▶ **AIM**
The line containing "Which among" and every line after it, through the last, are to be extracted exactly; no other lines belong in the answer.

▶ **EXERCISE INPUT**
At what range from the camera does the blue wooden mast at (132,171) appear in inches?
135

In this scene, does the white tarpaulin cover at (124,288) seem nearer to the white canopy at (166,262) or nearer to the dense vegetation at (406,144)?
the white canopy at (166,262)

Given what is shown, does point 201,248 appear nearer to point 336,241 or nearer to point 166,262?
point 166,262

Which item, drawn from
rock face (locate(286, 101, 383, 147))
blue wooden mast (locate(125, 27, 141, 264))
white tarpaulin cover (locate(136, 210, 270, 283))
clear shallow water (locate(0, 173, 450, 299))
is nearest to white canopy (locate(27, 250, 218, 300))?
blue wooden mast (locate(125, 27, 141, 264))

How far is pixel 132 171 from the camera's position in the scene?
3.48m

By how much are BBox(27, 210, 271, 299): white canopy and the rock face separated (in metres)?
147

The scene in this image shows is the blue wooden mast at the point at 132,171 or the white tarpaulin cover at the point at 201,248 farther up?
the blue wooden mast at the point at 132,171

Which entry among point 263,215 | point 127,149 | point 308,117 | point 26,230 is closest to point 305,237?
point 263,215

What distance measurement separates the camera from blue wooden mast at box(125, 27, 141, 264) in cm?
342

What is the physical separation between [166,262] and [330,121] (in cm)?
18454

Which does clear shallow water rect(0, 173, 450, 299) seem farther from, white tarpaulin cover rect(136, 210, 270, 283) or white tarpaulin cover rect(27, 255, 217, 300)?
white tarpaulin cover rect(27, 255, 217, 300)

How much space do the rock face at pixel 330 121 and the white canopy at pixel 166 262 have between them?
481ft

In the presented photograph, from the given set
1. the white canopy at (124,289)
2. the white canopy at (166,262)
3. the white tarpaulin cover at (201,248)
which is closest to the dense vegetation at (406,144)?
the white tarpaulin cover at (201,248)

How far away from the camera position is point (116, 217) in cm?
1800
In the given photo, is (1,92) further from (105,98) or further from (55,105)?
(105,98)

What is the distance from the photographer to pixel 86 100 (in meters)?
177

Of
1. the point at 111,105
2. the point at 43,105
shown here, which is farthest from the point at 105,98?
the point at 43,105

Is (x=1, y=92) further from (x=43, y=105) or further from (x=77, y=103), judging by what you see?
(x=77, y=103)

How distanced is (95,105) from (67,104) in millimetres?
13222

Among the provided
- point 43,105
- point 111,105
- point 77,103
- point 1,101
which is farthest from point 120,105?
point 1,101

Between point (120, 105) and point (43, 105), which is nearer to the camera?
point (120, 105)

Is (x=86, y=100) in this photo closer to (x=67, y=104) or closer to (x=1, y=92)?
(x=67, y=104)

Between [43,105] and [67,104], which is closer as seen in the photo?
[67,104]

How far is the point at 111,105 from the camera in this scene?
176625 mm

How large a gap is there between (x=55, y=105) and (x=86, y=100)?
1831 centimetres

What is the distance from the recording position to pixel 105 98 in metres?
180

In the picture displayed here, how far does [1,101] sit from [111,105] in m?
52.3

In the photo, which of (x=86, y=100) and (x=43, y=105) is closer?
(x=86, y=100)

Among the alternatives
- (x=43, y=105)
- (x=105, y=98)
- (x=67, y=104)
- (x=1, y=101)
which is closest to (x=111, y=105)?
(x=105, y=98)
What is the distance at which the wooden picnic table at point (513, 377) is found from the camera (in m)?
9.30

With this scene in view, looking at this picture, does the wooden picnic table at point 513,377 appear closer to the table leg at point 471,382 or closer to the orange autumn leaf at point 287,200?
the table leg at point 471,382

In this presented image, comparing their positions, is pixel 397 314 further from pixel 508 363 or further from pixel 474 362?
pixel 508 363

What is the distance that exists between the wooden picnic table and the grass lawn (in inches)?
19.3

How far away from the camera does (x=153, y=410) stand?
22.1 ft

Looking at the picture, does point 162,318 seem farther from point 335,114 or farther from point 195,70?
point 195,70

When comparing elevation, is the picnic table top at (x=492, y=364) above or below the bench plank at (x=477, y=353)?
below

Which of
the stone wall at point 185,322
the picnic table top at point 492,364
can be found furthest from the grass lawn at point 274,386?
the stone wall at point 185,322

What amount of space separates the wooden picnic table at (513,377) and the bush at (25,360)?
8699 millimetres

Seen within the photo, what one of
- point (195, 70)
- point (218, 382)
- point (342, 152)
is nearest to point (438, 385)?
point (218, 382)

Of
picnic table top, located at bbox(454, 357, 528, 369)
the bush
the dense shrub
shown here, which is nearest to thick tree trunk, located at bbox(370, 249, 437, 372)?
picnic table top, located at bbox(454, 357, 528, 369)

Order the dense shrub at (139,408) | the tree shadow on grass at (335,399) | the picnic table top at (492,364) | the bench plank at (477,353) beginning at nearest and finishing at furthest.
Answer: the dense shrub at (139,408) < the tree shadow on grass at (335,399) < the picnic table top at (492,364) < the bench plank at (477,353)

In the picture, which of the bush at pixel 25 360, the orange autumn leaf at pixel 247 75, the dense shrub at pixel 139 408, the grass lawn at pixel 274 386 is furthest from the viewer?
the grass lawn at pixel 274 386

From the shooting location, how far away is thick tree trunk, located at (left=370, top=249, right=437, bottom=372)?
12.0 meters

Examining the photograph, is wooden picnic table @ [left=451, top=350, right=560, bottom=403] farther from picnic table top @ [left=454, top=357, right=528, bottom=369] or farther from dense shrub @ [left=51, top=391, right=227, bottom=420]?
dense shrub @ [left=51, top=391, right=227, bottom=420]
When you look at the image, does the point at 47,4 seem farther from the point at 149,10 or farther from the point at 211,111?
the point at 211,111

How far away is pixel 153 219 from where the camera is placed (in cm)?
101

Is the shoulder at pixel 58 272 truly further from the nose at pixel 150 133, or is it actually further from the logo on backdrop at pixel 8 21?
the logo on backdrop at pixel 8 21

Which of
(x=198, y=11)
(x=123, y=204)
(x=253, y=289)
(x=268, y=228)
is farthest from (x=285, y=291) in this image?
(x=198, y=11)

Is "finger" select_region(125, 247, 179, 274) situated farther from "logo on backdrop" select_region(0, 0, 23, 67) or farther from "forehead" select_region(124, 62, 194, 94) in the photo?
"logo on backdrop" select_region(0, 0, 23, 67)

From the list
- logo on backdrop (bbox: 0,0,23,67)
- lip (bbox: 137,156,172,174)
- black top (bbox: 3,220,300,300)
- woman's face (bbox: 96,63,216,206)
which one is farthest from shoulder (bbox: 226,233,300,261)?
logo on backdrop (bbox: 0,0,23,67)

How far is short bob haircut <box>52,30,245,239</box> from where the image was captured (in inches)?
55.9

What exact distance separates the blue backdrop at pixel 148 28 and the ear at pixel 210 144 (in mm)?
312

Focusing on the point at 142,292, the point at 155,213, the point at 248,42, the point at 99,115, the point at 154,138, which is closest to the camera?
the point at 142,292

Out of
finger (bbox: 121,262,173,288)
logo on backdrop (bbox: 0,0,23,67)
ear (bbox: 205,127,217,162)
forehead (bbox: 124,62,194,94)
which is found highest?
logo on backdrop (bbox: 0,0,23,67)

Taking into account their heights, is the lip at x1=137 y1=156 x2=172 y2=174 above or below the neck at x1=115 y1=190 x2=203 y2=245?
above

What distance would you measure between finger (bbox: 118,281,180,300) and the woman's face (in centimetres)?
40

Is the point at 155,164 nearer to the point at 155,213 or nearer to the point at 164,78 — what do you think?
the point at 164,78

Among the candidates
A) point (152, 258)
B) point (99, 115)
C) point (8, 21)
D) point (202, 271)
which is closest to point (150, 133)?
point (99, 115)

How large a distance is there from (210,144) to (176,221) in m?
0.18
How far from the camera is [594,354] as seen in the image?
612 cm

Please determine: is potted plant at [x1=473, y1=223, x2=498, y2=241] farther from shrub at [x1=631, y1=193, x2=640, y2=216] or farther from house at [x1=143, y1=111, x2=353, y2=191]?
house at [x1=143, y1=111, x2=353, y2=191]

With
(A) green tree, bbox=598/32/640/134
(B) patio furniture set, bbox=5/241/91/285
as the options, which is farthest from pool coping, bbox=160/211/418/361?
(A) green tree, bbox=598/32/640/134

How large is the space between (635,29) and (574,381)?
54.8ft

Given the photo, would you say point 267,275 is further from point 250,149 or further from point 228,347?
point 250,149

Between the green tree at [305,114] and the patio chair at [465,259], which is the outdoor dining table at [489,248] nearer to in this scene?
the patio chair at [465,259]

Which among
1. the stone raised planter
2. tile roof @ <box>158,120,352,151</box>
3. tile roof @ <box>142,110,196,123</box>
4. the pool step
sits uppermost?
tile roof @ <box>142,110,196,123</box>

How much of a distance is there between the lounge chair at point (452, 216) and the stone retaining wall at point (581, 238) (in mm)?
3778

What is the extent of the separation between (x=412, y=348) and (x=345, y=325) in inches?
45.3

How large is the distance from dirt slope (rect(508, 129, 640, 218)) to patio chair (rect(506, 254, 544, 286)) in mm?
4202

▶ **EXPECTED ANSWER**
Which among
1. the stone raised planter
2. tile roof @ <box>158,120,352,151</box>
3. tile roof @ <box>142,110,196,123</box>
4. the pool step
sits uppermost?
tile roof @ <box>142,110,196,123</box>

How much of a distance is there between the lounge chair at point (452, 216) and the stone retaining wall at point (581, 238) (in mm)?
3778

What is the extent of the separation between (x=412, y=348) and (x=345, y=325) in inches?
45.3

How large is the distance from dirt slope (rect(508, 129, 640, 218)) to patio chair (rect(506, 254, 544, 286)) in mm?
4202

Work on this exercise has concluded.